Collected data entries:
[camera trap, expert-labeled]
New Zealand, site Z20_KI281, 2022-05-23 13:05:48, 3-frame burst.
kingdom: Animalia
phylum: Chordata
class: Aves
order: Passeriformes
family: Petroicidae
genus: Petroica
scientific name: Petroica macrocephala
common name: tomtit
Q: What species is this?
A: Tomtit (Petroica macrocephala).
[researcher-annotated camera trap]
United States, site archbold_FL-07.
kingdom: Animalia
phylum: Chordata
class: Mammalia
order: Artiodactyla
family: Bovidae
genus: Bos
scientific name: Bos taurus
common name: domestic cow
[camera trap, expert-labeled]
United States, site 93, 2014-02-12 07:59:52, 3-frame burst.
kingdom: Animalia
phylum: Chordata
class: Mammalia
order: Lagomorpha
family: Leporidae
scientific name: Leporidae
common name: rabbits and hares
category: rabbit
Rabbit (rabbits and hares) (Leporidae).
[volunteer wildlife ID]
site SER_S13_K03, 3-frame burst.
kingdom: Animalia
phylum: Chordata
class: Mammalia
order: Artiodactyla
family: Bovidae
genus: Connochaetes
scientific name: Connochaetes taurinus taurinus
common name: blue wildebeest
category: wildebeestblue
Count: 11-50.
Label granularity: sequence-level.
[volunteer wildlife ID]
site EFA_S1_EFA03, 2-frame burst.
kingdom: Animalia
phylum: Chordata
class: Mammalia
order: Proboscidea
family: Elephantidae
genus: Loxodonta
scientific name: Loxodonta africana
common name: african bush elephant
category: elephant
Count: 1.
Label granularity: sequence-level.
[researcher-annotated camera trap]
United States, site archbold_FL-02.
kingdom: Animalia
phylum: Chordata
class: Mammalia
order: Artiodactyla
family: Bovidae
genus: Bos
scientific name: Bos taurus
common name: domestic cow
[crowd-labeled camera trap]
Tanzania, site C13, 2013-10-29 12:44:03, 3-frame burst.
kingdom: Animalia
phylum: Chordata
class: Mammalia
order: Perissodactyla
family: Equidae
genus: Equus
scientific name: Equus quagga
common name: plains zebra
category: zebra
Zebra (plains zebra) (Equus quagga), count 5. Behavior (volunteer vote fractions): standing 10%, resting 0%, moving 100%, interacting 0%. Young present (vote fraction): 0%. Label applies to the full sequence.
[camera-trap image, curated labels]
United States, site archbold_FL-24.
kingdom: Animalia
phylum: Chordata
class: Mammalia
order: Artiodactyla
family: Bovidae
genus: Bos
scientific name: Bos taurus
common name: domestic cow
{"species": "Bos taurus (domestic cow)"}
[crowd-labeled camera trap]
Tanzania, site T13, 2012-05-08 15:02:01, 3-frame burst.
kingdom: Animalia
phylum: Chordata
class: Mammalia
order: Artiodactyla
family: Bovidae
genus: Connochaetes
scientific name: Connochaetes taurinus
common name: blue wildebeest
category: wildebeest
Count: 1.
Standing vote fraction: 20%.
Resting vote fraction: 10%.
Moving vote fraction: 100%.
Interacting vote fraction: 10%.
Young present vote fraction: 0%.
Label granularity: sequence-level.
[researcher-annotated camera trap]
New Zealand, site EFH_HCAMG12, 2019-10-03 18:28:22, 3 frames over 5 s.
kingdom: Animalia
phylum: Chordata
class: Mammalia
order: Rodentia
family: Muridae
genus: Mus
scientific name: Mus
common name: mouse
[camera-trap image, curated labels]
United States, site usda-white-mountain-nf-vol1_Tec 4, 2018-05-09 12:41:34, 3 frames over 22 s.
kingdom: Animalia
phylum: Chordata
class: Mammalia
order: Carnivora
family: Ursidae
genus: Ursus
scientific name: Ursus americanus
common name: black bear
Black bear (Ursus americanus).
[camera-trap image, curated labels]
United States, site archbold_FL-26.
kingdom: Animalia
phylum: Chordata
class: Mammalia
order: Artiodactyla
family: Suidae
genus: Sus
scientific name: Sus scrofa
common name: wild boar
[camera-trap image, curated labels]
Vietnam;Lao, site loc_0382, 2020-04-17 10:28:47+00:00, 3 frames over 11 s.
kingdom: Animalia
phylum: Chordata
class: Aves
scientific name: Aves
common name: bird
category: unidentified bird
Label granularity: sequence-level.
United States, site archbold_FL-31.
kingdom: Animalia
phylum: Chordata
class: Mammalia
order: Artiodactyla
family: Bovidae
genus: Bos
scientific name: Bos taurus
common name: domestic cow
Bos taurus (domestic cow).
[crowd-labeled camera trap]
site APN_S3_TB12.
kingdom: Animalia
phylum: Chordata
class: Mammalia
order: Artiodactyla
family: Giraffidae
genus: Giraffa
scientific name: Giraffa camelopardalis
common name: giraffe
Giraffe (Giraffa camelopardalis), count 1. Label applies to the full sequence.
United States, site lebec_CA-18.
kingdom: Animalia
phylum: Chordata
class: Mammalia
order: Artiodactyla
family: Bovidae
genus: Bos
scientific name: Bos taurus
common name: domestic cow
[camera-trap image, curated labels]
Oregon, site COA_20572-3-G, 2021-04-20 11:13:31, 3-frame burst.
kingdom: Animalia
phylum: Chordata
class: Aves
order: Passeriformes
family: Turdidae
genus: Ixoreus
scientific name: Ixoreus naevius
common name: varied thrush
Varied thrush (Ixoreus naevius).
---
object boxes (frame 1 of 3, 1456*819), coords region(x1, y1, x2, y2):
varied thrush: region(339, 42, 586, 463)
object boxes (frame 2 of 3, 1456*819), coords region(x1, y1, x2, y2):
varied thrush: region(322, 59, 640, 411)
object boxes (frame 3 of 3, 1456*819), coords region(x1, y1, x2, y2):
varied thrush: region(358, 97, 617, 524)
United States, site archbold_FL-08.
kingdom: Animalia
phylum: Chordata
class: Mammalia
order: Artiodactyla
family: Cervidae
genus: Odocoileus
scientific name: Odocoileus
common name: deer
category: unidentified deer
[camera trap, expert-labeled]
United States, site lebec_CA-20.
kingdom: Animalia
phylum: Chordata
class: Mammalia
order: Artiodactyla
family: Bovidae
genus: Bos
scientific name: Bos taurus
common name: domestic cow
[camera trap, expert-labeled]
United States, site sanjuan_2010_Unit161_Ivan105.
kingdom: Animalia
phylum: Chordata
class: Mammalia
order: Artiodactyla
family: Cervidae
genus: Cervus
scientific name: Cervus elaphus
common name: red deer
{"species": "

* _WORK ORDER_
Only the lines above starting at the line that holds "Tanzania, site T13, 2012-05-08" and ending at the line that holds "Interacting vote fraction: 10%." are to be repeated, exactly and in full.

* _ANSWER_
Tanzania, site T13, 2012-05-08 15:02:01, 3-frame burst.
kingdom: Animalia
phylum: Chordata
class: Mammalia
order: Artiodactyla
family: Bovidae
genus: Connochaetes
scientific name: Connochaetes taurinus
common name: blue wildebeest
category: wildebeest
Count: 1.
Standing vote fraction: 20%.
Resting vote fraction: 10%.
Moving vote fraction: 100%.
Interacting vote fraction: 10%.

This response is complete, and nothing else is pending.